Porque é que se juntam as palavras enxames, tsunamis, cidades, ondas de choque e galáxias no mesmo texto? Para falar do que acontece às galáxias que se encontram muito compactadas num espaço muito pequeno. As compressões e fusões podem fazer com que a as galáxias sejam devolvidas à vida e cresçam. Mas vamos lá explicar isto de uma forma mais simples.

Imagine uma colher a agitar o conteúdo de uma caneca de café. A imagem é criada por Andra Stroe, aluna de doutoramento no Observatório de Leiden (Holanda), para explicar o efeito das “ondas de turbulência no gás galáctico” que dão origem ao colapso do gás. “[É] este processo [que] leva à formação de nuvens de gás frias e muito densas que dão origem depois à formação de novas estrelas”, revela a investigadora em comunicado de imprensa. Neste processo intenso dentro das galáxias, formam-se umas estrelas e morrem outras e grandes quantidades de gases são expelidas das galáxias nestas explosões.

Algumas destas estrelas estão incluídas em grandes cidades de galáxias – autênticos enxames onde milhares de galáxias convivem num espaço relativamente pequeno. Tal como numa cidade humana sobrepovoada, vive-se em condições extremas, e muitas galáxias podem até estar mortas, ou pelo menos moribundas. Já a nossa Via Láctea vive nos subúrbios, uma área com poucos vizinhos, o que lhe permite formar novas estrelas ativamente.

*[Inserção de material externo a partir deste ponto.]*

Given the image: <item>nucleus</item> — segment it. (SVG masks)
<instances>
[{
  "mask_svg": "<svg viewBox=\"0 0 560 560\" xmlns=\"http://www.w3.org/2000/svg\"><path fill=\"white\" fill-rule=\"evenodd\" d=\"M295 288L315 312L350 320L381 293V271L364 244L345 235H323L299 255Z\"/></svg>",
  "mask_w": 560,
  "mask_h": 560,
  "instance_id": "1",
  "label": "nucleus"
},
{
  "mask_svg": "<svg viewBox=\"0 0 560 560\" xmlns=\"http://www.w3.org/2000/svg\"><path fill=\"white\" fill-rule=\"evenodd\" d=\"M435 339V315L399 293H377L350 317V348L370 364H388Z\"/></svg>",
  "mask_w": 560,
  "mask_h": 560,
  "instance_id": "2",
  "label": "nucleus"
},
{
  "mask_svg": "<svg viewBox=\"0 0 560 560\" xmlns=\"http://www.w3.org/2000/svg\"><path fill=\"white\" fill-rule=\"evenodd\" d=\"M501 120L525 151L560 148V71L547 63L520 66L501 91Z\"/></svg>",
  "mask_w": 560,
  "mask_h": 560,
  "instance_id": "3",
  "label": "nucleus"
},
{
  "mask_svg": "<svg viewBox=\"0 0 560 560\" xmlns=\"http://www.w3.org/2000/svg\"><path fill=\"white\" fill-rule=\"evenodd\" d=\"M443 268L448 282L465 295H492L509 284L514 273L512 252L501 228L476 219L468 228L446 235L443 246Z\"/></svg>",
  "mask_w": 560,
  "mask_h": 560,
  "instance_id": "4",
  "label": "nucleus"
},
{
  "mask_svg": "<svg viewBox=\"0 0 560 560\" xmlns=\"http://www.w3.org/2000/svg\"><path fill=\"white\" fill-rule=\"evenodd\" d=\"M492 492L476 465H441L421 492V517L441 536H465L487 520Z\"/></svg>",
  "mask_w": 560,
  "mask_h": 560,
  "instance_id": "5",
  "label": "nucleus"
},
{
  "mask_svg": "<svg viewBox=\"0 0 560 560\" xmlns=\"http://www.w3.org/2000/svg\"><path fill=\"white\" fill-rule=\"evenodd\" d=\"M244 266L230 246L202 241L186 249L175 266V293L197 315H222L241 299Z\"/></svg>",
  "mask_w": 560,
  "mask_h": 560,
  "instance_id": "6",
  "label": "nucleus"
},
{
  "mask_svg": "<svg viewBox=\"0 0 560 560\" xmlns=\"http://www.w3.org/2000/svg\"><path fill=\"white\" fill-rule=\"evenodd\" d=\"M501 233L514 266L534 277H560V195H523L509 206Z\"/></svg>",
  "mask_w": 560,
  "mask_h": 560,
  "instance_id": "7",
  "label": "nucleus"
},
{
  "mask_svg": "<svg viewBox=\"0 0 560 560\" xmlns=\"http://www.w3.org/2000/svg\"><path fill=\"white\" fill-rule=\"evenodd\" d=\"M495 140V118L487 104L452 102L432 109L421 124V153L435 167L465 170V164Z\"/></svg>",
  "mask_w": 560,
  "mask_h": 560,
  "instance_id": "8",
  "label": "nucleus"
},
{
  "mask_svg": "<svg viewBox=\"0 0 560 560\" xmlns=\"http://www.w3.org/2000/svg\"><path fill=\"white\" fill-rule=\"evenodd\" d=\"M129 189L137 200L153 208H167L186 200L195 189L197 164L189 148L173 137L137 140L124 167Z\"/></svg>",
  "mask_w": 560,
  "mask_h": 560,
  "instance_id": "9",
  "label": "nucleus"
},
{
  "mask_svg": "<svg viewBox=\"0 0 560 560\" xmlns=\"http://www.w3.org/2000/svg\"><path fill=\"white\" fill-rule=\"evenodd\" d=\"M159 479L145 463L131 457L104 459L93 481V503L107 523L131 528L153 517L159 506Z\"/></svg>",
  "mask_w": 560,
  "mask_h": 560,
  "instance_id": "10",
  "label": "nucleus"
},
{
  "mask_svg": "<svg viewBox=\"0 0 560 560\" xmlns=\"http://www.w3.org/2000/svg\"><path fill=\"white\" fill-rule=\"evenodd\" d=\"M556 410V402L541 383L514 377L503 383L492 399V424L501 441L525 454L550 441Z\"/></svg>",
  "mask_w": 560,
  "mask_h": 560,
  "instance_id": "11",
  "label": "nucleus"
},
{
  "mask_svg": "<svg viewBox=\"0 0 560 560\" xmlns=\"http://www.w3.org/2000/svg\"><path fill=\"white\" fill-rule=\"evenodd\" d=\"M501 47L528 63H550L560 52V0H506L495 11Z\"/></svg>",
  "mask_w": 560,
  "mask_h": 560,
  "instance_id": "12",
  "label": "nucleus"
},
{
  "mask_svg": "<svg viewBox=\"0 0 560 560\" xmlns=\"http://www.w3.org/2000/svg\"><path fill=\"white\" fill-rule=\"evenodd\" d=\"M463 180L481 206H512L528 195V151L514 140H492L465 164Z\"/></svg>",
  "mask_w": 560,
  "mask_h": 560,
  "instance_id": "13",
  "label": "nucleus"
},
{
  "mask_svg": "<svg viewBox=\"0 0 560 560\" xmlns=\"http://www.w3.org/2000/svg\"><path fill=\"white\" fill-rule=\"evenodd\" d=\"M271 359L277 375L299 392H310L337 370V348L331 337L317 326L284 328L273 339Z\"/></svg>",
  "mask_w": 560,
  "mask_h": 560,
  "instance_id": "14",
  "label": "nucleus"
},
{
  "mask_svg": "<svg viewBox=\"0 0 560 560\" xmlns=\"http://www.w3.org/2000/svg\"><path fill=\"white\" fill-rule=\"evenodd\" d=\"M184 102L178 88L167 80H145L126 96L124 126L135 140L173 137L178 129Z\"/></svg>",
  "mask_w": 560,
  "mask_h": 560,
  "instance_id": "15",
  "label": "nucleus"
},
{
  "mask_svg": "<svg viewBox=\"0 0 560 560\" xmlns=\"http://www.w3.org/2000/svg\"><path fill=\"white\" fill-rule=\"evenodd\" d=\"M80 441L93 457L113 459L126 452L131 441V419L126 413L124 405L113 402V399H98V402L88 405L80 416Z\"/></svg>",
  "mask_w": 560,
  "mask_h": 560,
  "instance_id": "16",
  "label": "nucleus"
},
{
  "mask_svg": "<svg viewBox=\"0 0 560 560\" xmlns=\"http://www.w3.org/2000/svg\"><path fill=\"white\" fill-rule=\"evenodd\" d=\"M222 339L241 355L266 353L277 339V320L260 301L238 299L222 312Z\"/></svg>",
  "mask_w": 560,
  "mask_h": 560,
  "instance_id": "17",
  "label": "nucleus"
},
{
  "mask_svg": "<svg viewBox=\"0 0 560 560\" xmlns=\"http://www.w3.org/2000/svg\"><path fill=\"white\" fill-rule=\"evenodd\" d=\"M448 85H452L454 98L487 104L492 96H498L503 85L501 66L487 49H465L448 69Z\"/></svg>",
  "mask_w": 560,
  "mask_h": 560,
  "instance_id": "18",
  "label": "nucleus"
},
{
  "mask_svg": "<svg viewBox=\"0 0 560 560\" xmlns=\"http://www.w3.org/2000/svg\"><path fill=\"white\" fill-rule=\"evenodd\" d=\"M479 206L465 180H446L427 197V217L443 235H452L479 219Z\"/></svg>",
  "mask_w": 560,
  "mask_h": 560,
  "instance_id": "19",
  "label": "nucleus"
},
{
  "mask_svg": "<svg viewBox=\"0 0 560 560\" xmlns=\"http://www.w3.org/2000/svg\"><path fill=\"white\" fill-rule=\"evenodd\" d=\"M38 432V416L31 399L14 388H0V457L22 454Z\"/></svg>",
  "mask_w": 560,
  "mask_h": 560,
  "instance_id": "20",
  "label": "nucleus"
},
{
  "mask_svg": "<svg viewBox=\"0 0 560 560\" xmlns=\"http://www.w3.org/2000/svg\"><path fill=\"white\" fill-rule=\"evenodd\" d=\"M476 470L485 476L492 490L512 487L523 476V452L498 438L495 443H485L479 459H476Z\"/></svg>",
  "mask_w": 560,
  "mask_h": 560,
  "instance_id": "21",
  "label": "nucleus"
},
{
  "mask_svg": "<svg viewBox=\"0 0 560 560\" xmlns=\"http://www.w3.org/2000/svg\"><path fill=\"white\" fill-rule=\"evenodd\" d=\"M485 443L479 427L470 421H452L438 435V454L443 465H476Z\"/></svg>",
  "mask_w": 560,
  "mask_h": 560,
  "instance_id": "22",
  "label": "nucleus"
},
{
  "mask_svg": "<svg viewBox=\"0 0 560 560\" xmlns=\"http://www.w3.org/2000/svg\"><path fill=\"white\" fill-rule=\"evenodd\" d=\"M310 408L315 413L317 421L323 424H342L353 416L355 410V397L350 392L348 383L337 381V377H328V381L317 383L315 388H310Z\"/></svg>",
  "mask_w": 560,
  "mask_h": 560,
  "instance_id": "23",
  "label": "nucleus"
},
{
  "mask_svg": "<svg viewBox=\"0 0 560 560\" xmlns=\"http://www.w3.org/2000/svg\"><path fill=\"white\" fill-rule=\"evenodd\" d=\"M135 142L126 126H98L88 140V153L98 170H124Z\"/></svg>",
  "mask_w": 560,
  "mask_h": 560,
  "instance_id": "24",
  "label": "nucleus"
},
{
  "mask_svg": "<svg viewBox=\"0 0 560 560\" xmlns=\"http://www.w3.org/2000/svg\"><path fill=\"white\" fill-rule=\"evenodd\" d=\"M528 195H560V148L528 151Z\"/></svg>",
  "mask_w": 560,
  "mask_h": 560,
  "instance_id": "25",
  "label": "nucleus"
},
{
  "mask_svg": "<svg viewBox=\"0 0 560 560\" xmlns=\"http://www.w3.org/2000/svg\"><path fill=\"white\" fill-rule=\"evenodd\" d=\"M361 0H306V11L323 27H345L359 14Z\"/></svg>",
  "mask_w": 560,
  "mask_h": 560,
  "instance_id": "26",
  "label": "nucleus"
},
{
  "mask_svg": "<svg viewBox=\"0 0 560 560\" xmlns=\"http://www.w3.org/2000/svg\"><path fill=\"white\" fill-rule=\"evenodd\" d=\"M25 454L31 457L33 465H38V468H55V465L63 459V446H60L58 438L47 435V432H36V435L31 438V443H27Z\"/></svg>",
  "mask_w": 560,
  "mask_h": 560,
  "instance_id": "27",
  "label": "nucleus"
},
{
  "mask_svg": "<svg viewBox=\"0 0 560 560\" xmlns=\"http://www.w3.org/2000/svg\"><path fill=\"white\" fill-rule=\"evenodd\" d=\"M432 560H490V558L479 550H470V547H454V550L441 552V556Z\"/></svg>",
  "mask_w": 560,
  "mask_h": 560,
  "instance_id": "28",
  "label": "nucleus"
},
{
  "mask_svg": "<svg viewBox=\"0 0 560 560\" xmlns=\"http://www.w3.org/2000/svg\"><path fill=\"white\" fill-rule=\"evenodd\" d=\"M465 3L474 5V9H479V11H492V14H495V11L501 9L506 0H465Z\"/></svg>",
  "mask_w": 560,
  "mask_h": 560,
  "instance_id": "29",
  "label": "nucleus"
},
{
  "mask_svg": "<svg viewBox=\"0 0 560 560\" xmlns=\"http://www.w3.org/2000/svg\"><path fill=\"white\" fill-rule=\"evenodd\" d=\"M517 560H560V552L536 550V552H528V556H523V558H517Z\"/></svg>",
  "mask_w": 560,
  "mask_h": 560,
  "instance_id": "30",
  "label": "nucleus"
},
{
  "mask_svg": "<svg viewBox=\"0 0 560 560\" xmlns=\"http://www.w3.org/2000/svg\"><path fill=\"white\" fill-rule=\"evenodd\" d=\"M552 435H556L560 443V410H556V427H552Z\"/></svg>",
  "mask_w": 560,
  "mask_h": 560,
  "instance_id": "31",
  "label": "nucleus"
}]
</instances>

Quando as galáxias dos enxames se fundem, crescem, mas, mais importante do que isso, formam ondas de choque – “verdadeiros ‘tsunamis’ com milhões de anos-luz de extensão, que se propagam ao longo de todo o enxame e que comprimem o gás”, refere o comunicado.

“A onda de choque cria condições para a formação de novas estrelas e também ativa os buracos negros das galáxias”, refere David Sobral, investigador no Instituto de Astrofísica e Ciências do Espaço. “De uma forma simples, o tsunami cósmico traz as galáxias, que se encontravam numa espécie de coma, de volta à vida!”

“Até há pouco tempo, sabia-se muito pouco acerca dos efeitos que a fusão de enxames e os tsunamis cósmicos tinham nas galáxias”, lembra David Sobral, que liderava a equipa que trouxe novos dados sobre o efeito da onda de choque. Para o investigador foi “surpreendente” perceber que as galáxias não eram meros espectadores. Mas Andra Stroe, que também participou no estudo, lembra que a equipa vai agora “estudar uma amostra muito maior de enxames de galáxias”,para perceber se o que viram “acontece [apenas] em condições particulares ou se é aplicável a qualquer choque de enxames de galáxias”.

Os resultados agora apresentados (aqui e aqui) resultaram da observação com os telescópios de La Palma, nas ilhas Canárias, e do Havai, com a aplicação de filtros especiais desenvolvidos por David Sobral.